[Your objective]: Filter these entries, keeping only lines that hold the word "common".

Collected data
------

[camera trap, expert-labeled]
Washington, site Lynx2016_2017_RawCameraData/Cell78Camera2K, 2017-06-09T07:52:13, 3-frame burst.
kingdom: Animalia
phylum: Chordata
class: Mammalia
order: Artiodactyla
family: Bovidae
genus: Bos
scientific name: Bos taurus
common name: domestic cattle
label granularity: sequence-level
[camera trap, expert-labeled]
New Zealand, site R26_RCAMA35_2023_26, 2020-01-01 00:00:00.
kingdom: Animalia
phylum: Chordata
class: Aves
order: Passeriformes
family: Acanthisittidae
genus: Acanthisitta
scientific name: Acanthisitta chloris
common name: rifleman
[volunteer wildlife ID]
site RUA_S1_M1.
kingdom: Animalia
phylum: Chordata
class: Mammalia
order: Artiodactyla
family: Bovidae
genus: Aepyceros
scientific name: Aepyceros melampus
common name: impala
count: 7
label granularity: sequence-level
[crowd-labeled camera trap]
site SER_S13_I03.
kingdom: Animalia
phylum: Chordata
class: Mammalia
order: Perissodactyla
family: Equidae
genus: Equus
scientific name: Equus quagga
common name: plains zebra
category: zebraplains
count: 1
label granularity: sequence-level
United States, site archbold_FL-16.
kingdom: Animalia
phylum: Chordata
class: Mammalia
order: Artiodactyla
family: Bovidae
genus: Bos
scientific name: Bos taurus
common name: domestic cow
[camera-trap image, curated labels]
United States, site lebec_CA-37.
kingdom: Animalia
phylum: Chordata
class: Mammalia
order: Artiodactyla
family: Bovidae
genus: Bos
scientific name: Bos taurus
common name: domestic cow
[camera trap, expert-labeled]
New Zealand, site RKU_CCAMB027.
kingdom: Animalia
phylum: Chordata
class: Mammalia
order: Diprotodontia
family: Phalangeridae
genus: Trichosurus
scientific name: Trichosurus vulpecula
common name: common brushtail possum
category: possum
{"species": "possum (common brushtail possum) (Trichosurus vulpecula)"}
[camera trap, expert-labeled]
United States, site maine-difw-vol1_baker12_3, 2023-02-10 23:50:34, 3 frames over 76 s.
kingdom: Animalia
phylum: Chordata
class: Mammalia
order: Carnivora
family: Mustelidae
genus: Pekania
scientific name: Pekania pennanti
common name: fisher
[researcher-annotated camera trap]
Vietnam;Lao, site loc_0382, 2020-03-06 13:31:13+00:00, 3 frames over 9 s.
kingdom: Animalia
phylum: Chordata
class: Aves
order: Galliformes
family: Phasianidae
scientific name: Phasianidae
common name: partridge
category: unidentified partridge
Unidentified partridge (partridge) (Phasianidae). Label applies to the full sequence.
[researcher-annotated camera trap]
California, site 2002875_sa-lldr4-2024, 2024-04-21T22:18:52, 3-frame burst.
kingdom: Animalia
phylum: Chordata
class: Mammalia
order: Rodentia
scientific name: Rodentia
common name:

------

[Solution to the problem]:
common name: domestic cattle
common name: rifleman
common name: impala
common name: plains zebra
common name: domestic cow
common name: domestic cow
common name: common brushtail possum
{"species": "possum (common brushtail possum) (Trichosurus vulpecula)"}
common name: fisher
common name: partridge
common name:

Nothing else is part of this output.